Aim of the exercise - Write out the records again, exactly, leaving none out.

+++++

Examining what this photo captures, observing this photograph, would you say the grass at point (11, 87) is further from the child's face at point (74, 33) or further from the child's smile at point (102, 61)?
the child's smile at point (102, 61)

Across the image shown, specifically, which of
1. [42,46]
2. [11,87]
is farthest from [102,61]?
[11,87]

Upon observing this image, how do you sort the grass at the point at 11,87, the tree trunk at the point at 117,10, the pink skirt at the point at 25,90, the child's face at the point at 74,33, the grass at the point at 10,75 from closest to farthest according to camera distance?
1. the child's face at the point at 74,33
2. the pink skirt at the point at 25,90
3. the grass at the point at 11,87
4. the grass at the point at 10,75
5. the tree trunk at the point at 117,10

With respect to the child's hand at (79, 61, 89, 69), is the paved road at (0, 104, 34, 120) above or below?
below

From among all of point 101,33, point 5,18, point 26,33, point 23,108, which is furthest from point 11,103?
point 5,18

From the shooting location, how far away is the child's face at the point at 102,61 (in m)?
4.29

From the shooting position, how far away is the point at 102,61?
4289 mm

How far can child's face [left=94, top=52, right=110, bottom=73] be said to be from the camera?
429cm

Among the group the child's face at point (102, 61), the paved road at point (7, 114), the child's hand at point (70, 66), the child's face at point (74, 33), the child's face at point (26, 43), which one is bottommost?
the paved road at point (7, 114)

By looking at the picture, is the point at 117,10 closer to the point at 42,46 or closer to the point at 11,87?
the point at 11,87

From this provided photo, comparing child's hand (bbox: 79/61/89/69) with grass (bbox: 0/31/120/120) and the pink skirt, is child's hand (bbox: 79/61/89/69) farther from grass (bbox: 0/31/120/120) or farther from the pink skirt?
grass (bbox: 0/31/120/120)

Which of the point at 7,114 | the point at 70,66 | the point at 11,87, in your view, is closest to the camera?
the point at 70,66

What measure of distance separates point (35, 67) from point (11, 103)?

+++++

Solution below -
Examining what this photo captures, observing this photograph, would you say the grass at point (11, 87) is further from the child's face at point (74, 33) or further from the child's smile at point (102, 61)?
the child's smile at point (102, 61)

Across the image shown, specifically, which of
1. [42,46]
2. [11,87]
is farthest from [102,61]?
[11,87]

Upon observing this image, how do you sort the grass at the point at 11,87, the tree trunk at the point at 117,10, the pink skirt at the point at 25,90, the child's face at the point at 74,33, the grass at the point at 10,75 from closest to farthest according to camera distance?
1. the child's face at the point at 74,33
2. the pink skirt at the point at 25,90
3. the grass at the point at 11,87
4. the grass at the point at 10,75
5. the tree trunk at the point at 117,10

With respect to the child's hand at (79, 61, 89, 69), is the paved road at (0, 104, 34, 120) above or below?
below

From among all of point 101,33, point 5,18, point 26,33, point 23,108, which is furthest from point 11,103?
point 5,18

From the shooting location, how far away is the child's face at the point at 102,61 (in m)?
4.29

From the shooting position, how far away is the point at 102,61?
4289 mm

How far can child's face [left=94, top=52, right=110, bottom=73] be said to be from the camera?
429cm

Among the group the child's face at point (102, 61), the paved road at point (7, 114), the child's hand at point (70, 66), the child's face at point (74, 33), the child's face at point (26, 43), which one is bottommost?
the paved road at point (7, 114)

By looking at the picture, is the point at 117,10 closer to the point at 42,46 or closer to the point at 11,87?
the point at 11,87

From this provided photo, comparing child's hand (bbox: 79/61/89/69) with grass (bbox: 0/31/120/120) and the pink skirt, is child's hand (bbox: 79/61/89/69) farther from grass (bbox: 0/31/120/120) or farther from the pink skirt?
grass (bbox: 0/31/120/120)

Which of the point at 7,114 | the point at 70,66 | the point at 11,87, in your view, is closest to the camera?
the point at 70,66

What measure of distance separates point (35, 67) from point (11, 103)?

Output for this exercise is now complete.